Dışarıdan bakınca mutlu gözüken insanlar vardır ya ben de öyleydim işte. Mutluydum küçük dünyamda. Mutluluğumu daha da arttıransa sevdiğim kadınla ilgili kurduğum hayallerdi. Çekingen olduğumu bilirdim. Bu durumu kendi lehime bile çevirmiştim. Sevdiğim kişiyle nadiren konuşup nadiren mesajlaşırdım. Bu zamanlarda değmeyin keyfime. O anlar benim için ne muhteşem anlardı. Vücudum ne üşür ne terlerdi o da biliyordu sanki ileride fırtınaların kopacağını. En sonunda dayanamadım söyledim. Birden oldu her şey kimseye de bir şey sormadım. Gerek görmedim işte bu durum sadece beni ilgilendirir diye düşündüm.

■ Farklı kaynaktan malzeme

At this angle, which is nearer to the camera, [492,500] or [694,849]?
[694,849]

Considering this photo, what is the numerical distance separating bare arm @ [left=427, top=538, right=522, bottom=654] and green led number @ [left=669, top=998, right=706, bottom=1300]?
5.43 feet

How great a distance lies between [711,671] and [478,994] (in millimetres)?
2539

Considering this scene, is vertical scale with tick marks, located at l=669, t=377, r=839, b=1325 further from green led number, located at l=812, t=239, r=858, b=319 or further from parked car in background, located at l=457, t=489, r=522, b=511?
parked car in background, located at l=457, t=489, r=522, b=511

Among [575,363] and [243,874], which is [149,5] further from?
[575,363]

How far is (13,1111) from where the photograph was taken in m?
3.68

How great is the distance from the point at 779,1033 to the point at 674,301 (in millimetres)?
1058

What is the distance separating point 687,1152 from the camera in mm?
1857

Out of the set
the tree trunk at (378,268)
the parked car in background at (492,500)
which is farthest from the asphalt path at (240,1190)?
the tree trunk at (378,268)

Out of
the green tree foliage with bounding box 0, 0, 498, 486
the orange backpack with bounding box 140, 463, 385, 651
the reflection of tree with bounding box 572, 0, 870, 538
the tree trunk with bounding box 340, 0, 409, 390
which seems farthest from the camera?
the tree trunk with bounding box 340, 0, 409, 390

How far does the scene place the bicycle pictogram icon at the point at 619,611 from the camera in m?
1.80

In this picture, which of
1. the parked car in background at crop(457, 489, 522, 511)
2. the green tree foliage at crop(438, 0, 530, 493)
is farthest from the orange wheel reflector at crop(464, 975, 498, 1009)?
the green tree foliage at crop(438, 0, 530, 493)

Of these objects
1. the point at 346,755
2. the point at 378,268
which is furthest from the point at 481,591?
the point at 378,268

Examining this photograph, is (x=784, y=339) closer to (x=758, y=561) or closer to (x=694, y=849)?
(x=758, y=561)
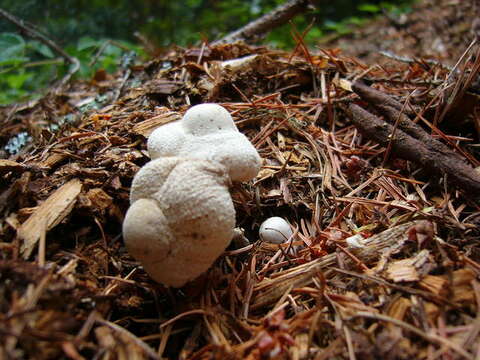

Söyledim ya karşılığında bir de anlamasız mesaj gelince sevince bakın sevince, sonra ne oldu o anlamsız mesajlardan sonra bir mesaj geldi “olmaz bizden, ben öyle şeyler düşünemem.”diye.” Tamam” dedim bu tamam parmağını kesersin de birden kan çıkmak için hücum eder kan damlamaya bile başlamıştır ama sızısını hissetmezsin. Bu tamam trafik kazasında herkes ölmüş de sen kalmışsın sakinliğidir. Tamamı yavaş yavaş anlamlandırmaya başlarsın. Derdin bu olur unutursun her şeyi ve herkesi. En önemli meselem bu diye düşünmeye başlarsın. İnsanlara bakarsın niye başka şeylere üzülüyorlar diye hayret edersin. Ya günlerce okursun ya da günlerce hiç bir şey yapmazsın. En sonunda anlatırsın derdini derdine yakın gördüğün insana. Normalmiş gibi bakar “unutursun be” der geçiştirir. Derler demesine de “unutulmuyor işte”dersin ve bi daha da derdinin kimseye açmazsın.
Sen bunları yaşarken karşı taraf hiç bir şey yokmuş gibi yaşamına devam eder. Buna da şaşırırsın. Rol yapmaya başlarsın. Hem de en alasından. O güldükçe sen iki katını gülersin o mutlu olduğu fotoğraf paylaşınca sen ardı ardına paylaşırsın o hüzünlü halini takınınca sen onu yapamazsın işte. Çünkü o rol değildir, takınmana da gerek yoktur. Derken zaman devreye girer duyguların azalır gibi olur, tamam bitti artık diye düşüncelerin bile belirginleşmeye başlamıştır.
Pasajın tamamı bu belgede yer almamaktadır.